Pernah nggak kamu ketemu orang yang kamu benci setengah mati dari lubuk hatimu yang terdalam?

Kalau ada, kita samaan 🙏🏻.

Ada satu orang yang sampai hari ini sukses bikin saya gagal move on sangking sakit hatinya saya sama ybs. 

Setiap kali ada momen yang bikin saya ingat orang itu, dari cara dia memperlakukan saya yang sangat disrespectful itu, omongannya, ekspresi yang menghinadinakan tersebut...bikin hati auto mendidih.

Bahkan kadang-kadang nggak ada apa-apa, tahu-tahu sekelebetan gitu keingat dirinya dan moment of disgrace kala itu. Itu yang bikin saya lebih sebal lagi, ya sebal sama dia, juga sama diri saya sendiri yang masih aja gagal move on.

But you know what, beberapa hari ini saya mulai mikir tentang respon saya terhadap kedzaliman orang tersebut yang rasanya kurang bijaksana (baca : GOBLOK!).

Kenapa saya bilang respon saya itu adalah respon yang GOBLOK? Here's why... .

1. Buang-buang Waktu

Tahukah kamu kalau waktu adalah sumber daya yang sangat berharga, tetapi nyatanya sering tersia-siakan oleh aktifitas fisik dan mental yang nggak guna dan nirfaedah?

That's exactly yang saya lakukan.

Segitu bencinya saya dengan orang itu sampai-sampai kadang mendoakannya untuk ditimpa keburukan-keburukan, dari yang ringan-ringan hingga tingkat yang lebih parah.

Di beberapa kali kesempatan ketika saya duduk bersimpuh di hadapan-Nya, terucap doa-doa buruk teruntuk orang tersebut. 

Akan tetapi, recently, saya merasa kalau apa yang saya lakukan itu buang-buang waktu. Bahkan bukan cuma waktu saja yang terbuang. Termasuk juga sumber daya lain seperti: Ketrampilan, tenaga, waktu, konsentrasi dan lainnya.

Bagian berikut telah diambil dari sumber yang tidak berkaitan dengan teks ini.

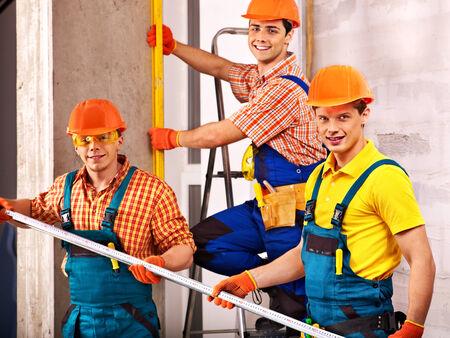 home remodel: Happy group men in builder uniform indoor.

Gimana nggak buang-buang sumber daya, lah wong saya mikir dan ngedoainnya sampai segitunya, padahal yang nun jauh di sana, santai-santai menikmati hidupnya. Kan ga fair itu.

2. Tanpa Sadar, Saya Jadi Sepertinya (Bahkan Lebih Buruk)

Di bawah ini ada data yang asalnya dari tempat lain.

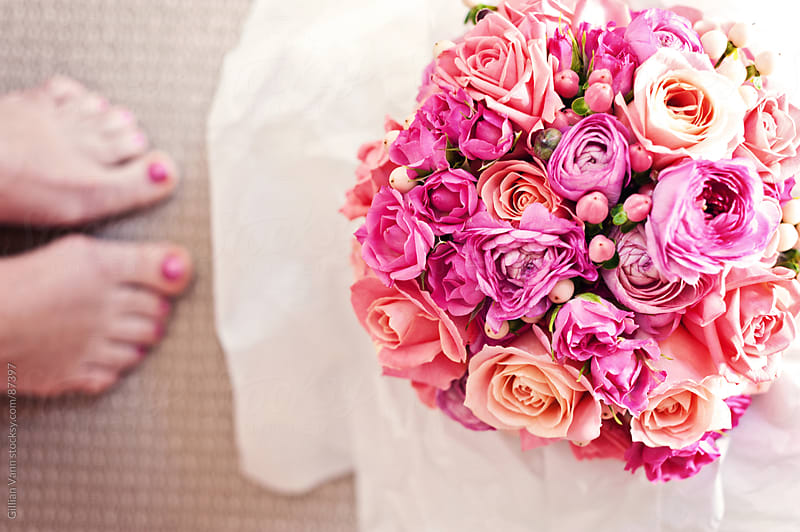 bride's bouquet with feet by Gillian Vann for Stocksy United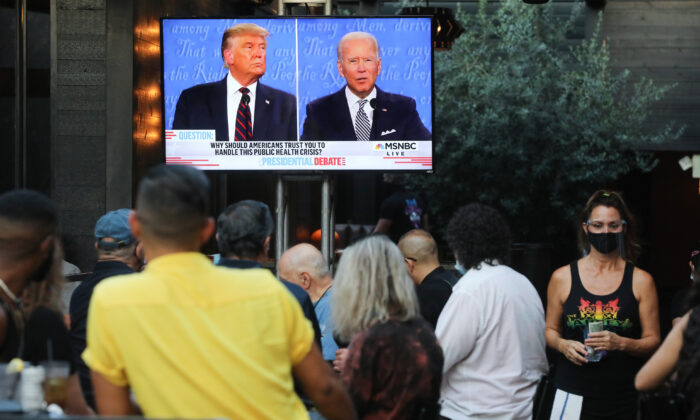 People sit and watch a broadcast of the first debate between President Donald Trump and Democratic presidential nominee Joe Biden at The Abbey in West Hollywood, California, on September 29, 2020. (Mario Tama/Getty Images)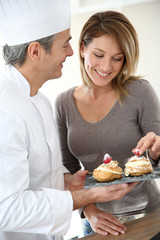 Pastry cook having woman tasting pastries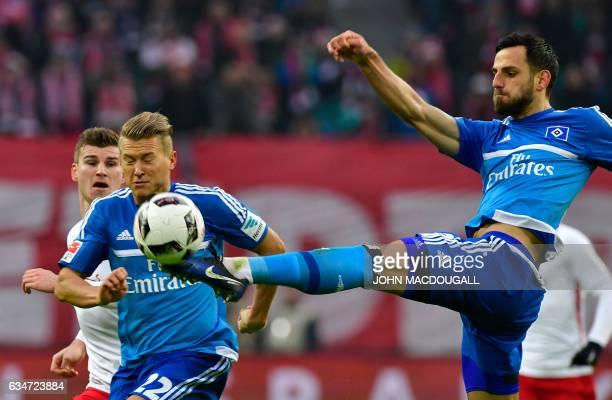 Hamburg's defender Mergim Mavraj kicks the ball during the Bundesliga match RB Leipzig vs Hamburger SV in Leipzig on February 11 2017 / AFP / John...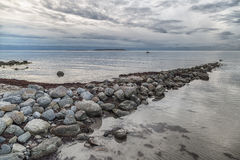 Ocean with Rocks and Clouds Stock Image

Sangking mikirin dan mendoakannya, saya melihat kok lama-lama saya makin mirip dia (even worse). Dari cara bicaranya, hingga postur dan gesturmya.

Celakanya lagi, tanpa saya sadari, saya mulai menjadi mirip dengannya dari cara bicara hingga postur tubuhnya. 

Masalahnya, yang terpaksa menelan pil pahit akibat perilaku saya yang meng-copy perilaku orang itu tak lain adalah: Bio dan istri saya. 

WTF!!!

***

Memilih Untuk Menerima Dan Memperbaiki Diri

Recently saya mulai menyadari bahwa apa yang saya lakukan selama ini, cara saya merespon kedzaliman orang itu, ternyata keliru.

Alih-alih moving forward, cara saya merespon itu membuat saya stuck di sini-sini aja. Shame on me.

Jadi, going forward, saya berjanji pada diri saya sendiri untuk merespon kenangan bersamanya dengan cara yang berbeda. 

Alih-alih mengutuk dan mempertanyakan, kok ada sih orang seperti itu. Sepertinya akan lebih bijaksana bila saya mulai menerima kenyataan bahwa orang seperti itu memang nyatanya ada.

Kenapa Allah meng-adakan orang seperti itu? Allahu 'alam. 

Kemudian, rasanya juga lebih wise bila saya mulai menyadari bahwa what that motherfucker did, was totally wrong. Karenanya, harusnya saya melakukan yang berbeda. Bukannya malah ikut-ikutan style orang itu yang udah jelas-jelas salah.

In the end, saya belajar bahwa ternyata menyimpan kebencian itu lebih banyak mudharat-nya daripada maghfirat-nya. Untuk diri kita, terlebih orang-orang di sekitar kita.

Jadi, buat kalian yang saat ini lagi benci-bencinya sama seseorang, kalau boleh saya berpesan...stop it before it's too late. 

Berhentilah merusak dirimu sendiri dengan menyimpan kebencian di dalam hati.